• [TEXTO-FONTE]:
Existe uma brincadeira que rola na comunidade de pessoas que praticam e trabalham com métodos ágeis.
“O framework Scrum é uma droga de entrada para times e organizações que estão começando no universo da agilidade.”
Nos últimos anos ficou visível a popularização da agilidade em organizações de setores variados e o Scrum sendo utilizado por times que não desenvolvem software. E hoje tenho uma convicção:
“O Scrum é a pior droga de entrada para times que não atuam com software.”
Vamos analisar algumas crenças ou argumentos usados por empresas e consultores que apostam no Scrum como um bom caminho para iniciantes e times de todos os tipos.
Scrum permite a resolução de problemas complexos
Fico feliz quando percebo que conceitos e ideias relacionados à Complexidade são disseminados. O modelo Cynefin, de Dave Snowden, que ficou famoso a partir de um artigo da HBR de 2007 foi um desses. A comunidade ágil abraçou e se apaixonou por ele, pois o timing era perfeito, já que muitos times de desenvolvimento de software precisavam justificar o porquê deles abandonarem práticas de gestão de projetos baseadas no PMBOK. Apesar do manifesto ágil ter já 6 anos, aprovar o uso de métodos ágeis em grandes empresas era um feito e tanto.
Surgiu um argumento “científico”.
No desenvolvimento de software os problemas são complexos e não apenas complicados como nas outras engenharias e isso demanda o uso de novos métodos que conseguem lidar com essa complexidade.
Existe um grande problema com esse argumento. Em todos os contextos onde as engenharias atuam, existem problemas complexos e complicados misturados ou interligados. Até hoje não conheci um contexto ou campo de trabalho onde só existem problemas complexos ou complicados, usando a categorização proposta pelo Cynefin.
Então a dificuldade em aplicar os métodos do PMBOK no desenvolvimento do software estão relacionadas a várias diferenças entre os dois contextos, software e engenharia civil ou mecânica. Só para dar um exemplo, no software o custo de mudança no projeto ou produto pode ser minimizado ou chegar quase a zero, enquanto que na engenharia civil, uma mudança na fundação de um prédio que já está na fase de acabamento é impossível.
O que esse argumento fez foi explorar o ego para difundir o Scrum. Nós como seres-humanos buscamos a todo momento construir narrativas que fortalecem uma auto-imagem positiva. Somos especialistas em contarmos histórias para nós mesmos que evidenciam o quanto somos competentes e bondosos.

• [SEÇÃO DE DADOS]:
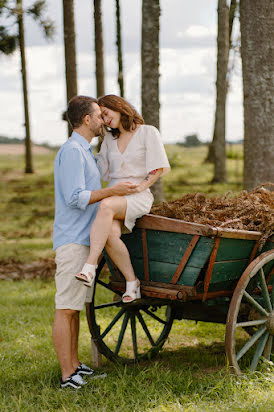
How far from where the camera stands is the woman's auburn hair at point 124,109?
4410 mm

• [LISTA DE EXERCÍCIOS]:
A. Segundo o texto sobre o Scrum, em que ano saiu o artigo da HBR que tornou famoso o modelo Cynefin?
B. Dê continuidade ao texto sobre o Scrum a partir de onde ele termina.

• [RESPOSTAS EM ORDEM]:
A. Em 2007.

B.
Trazendo aos dias atuais: A maioria das pessoas consegue encontrar um aspecto do seu trabalho que pode ser classificado como complexo. E buscamos isso, pois somos inteligentes, lembra? Se precisamos ter uma empresa ágil e responsiva, precisamos de métodos que cuidem dessa complexidade. Pronto! Achei o Scrum! “ Não importa que vendemos parafusos. Nosso time de vendas faz uma venda técnica e complexa.”
Não entender as diferenças entre contextos (desenvolver software vs. vender parafusos) é cometer um erro tão crasso quanto usar métodos de engenharia mecânica e civil no desenvolvimento de software.
Scrum é bom, pois permite você seguir o caminho Shuhari
Na aprendizagem e maestria de artes marciais existe um conceito chamado Shuhari. A ideia é que na jornada de desenvolvimento o aprendiz precisa primeiro seguir as regras (Shu) por um tempo, depois quebrar as regras (Ha) para só depois superar as regras (Ri).
Faz sentido, ainda mais para artes marciais. O principal problema quando usamos o argumento de que o Scrum permite o Shuhari é quando você tem um contexto onde o framework Scrum não oferece um conjunto de práticas tão úteis.
Tente aprender a usar uma chave de fenda ao fixar pregos em uma tábua. Aplicar o Shuhari quando você tem uma ferramenta que não funciona, não te permite aprender a usá-la. Você vai aprender muito pouco sobre agilidade se ficar fazendo os rituais do Scrum e não perceber que eles pouco geram valor em seu contexto.
Já vi times rodarem sprints de 30 dias tendo ao final apenas 3 cards finalizados com itens que não geram valor para o cliente. Mas esse absurdo acaba sendo encarado como parte da “metodologia” que é nova e que eles estão aprendendo. Na retrospectiva todos se parabenizam pois cumpriram tudo que estava no backlog da sprint. É o efeito Dunning-Kruger em potência máxima.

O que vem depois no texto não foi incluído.